Now that lateral flow testing is available to employers of all sizes free of charge, many businesses are using testing as a way of encouraging staff back to their usual workplace. But what do you need to consider from a data protection perspective?

Does Data Protection Law Apply to COVID-19 Testing?

If you are carrying out workplace COVID-19 testing or asking staff to self-test and inform you of the result, then you will be processing personal data about them and must comply with data protection law.

This means that you must handle the information lawfully, fairly and transparently. It will be classed as special category data, which means that it is more sensitive than other data such as an email address, and more harm could come to the individual it belongs to if it is not appropriately safeguarded. You must therefore treat it extra carefully.

What Lawful Basis Can I Use for Testing?

Data protection law requires that personal data is only processed if there is a lawful reason for doing so. It is likely that the ‘legitimate interest’ ground can be used as the reason for processing the test result data, but employers should make their own assessment.

Because COVID test results constitute special category data there are additional grounds for processing that must be satisfied, known as Article 9 conditions, as set out at Article 9 of the Data Protection Act 2018.

Of these it is likely that employers could rely on Article 9 (2) (b) which allows sensitive data to be processed if it is necessary to comply with employment law, such as health and safety obligations which could include ensuring the workplace is COVID-secure.

Alternatively, an employer could rely on the public health condition in Article 9 (2) (i) which permits processing for reasons of public interest in public health, namely, to help stop the spread of the COVID-19 virus.

Again, it is necessary for organisations to make their own assessment of whether the Article 9 conditions are satisfied and if so, which they rely upon when processing test result data.

What Do I Need to do Before Introducing Testing?

If you are introducing workplace testing it is recommended that you undertake a data protection impact assessment to consider the risks involved with this and how you intend to overcome them.

As always, it is imperative to be honest with your staff about how you use their personal data, who it will be shared with and what decisions will be made with the data.

You may need to think about updating existing privacy notices to cover this information.  Obviously, any test results or other health information must be kept extremely securely.
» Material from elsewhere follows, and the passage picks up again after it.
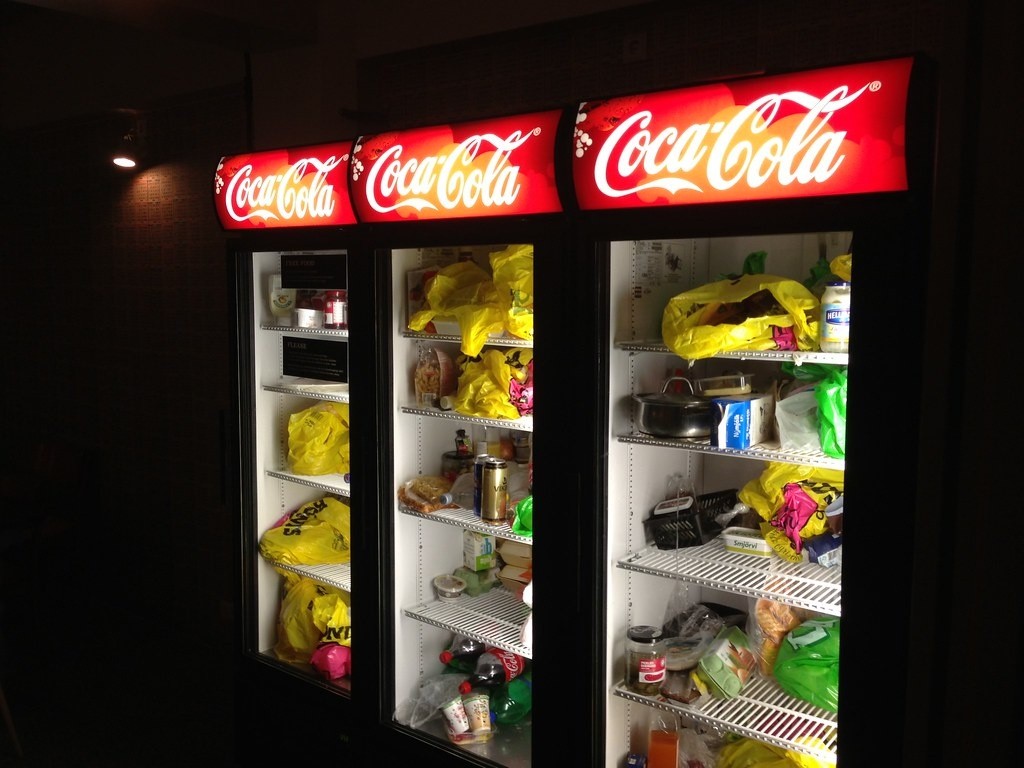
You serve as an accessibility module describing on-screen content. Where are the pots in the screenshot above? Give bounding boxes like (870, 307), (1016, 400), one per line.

You should also consider introducing a policy explaining to staff the approach that you are taking to testing.

Can I Share Details About the Test Results?

If an employee tests positive, then you may need to share that information with third parties such as public health authorities as well as other staff who have been in contact with the employee who has tested positive.

However, when sharing details with other staff wherever possible you should avoid naming individuals in order to protect their identity and their sensitive personal data.